When our MOA invokes a large number of agents (>=12), CrewAI system occasionally fails to call all agents completely during execution as intended. For example, when we request 12 sub-agents to be activated, some queries may only trigger 9 or fewer agents.

Llamaindex

radar

Figure 12. LlamaIndex frequently fails to invoke tools correctly.

LlamaIndex frequently fails to invoke tools correctly, primarily due to the lack of prompt constraints and insufficient post-processing checks on LLM outputs. Without explicit guidance and validation mechanisms, the LLM often produces outputs that do not conform to the expected dictionary format, resulting in tool invocation failures.

Phidata

radar

Figure 13. Phidata passes the available tools to the LLM via the "tools" field.

In the ReAct workflow, Phidata passes the available tools to the LLM via the "tools" field. Unlike Llamaindex, which emphasizes the functionality and usage of tools in the system prompt, Phidata rarely invokes the code execution tool when processing queries from humaneval.

PydanticAI

radar

Figure 14. Visualization of the average execution time per run of different tools across different frameworks.

radar

Figure 15. PydanticAI's simultaneous invocations of the same tool.

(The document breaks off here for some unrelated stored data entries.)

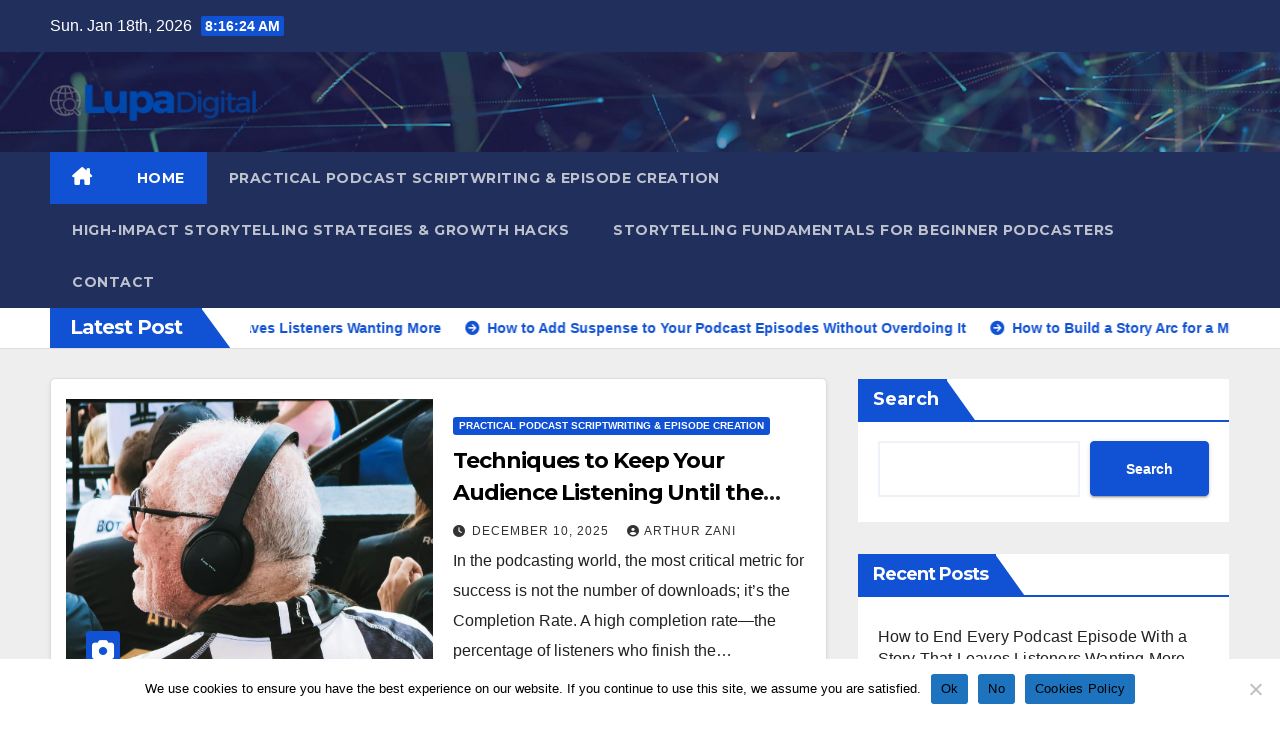

--- FILE ---
content_type: text/html; charset=utf-8
request_url: https://www.google.com/recaptcha/api2/aframe
body_size: 265
content:
<!DOCTYPE HTML><html><head><meta http-equiv="content-type" content="text/html; charset=UTF-8"></head><body><script nonce="2Ov8_Uss0efcz7NEIf_-ng">/** Anti-fraud and anti-abuse applications only. See google.com/recaptcha */ try{var clients={'sodar':'https://pagead2.googlesyndication.com/pagead/sodar?'};window.addEventListener("message",function(a){try{if(a.source===window.parent){var b=JSON.parse(a.data);var c=clients[b['id']];if(c){var d=document.createElement('img');d.src=c+b['params']+'&rc='+(localStorage.getItem("rc::a")?sessionStorage.getItem("rc::b"):"");window.document.body.appendChild(d);sessionStorage.setItem("rc::e",parseInt(sessionStorage.getItem("rc::e")||0)+1);localStorage.setItem("rc::h",'1768724183662');}}}catch(b){}});window.parent.postMessage("_grecaptcha_ready", "*");}catch(b){}</script></body></html>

Within the Pydantic ReAct framework, we observed multiple simultaneous invocations of the same tool, which may lead to inefficiencies. Additionally, similar to Phidata, the code execution tool was seldom triggered.
Furthermore, the MoA implementation in the Pydantic framework is tool-based, and not all three models are invoked for every query. We observe that when the number of sub-agents is 3, 6, 9, 12, and 15, there were 232, 89, 229, 485, and 663 instances, respectively, where sub-agents were not invoked. These skipped invocations are randomly distributed across different queries, resulting in lower token consumption than expected.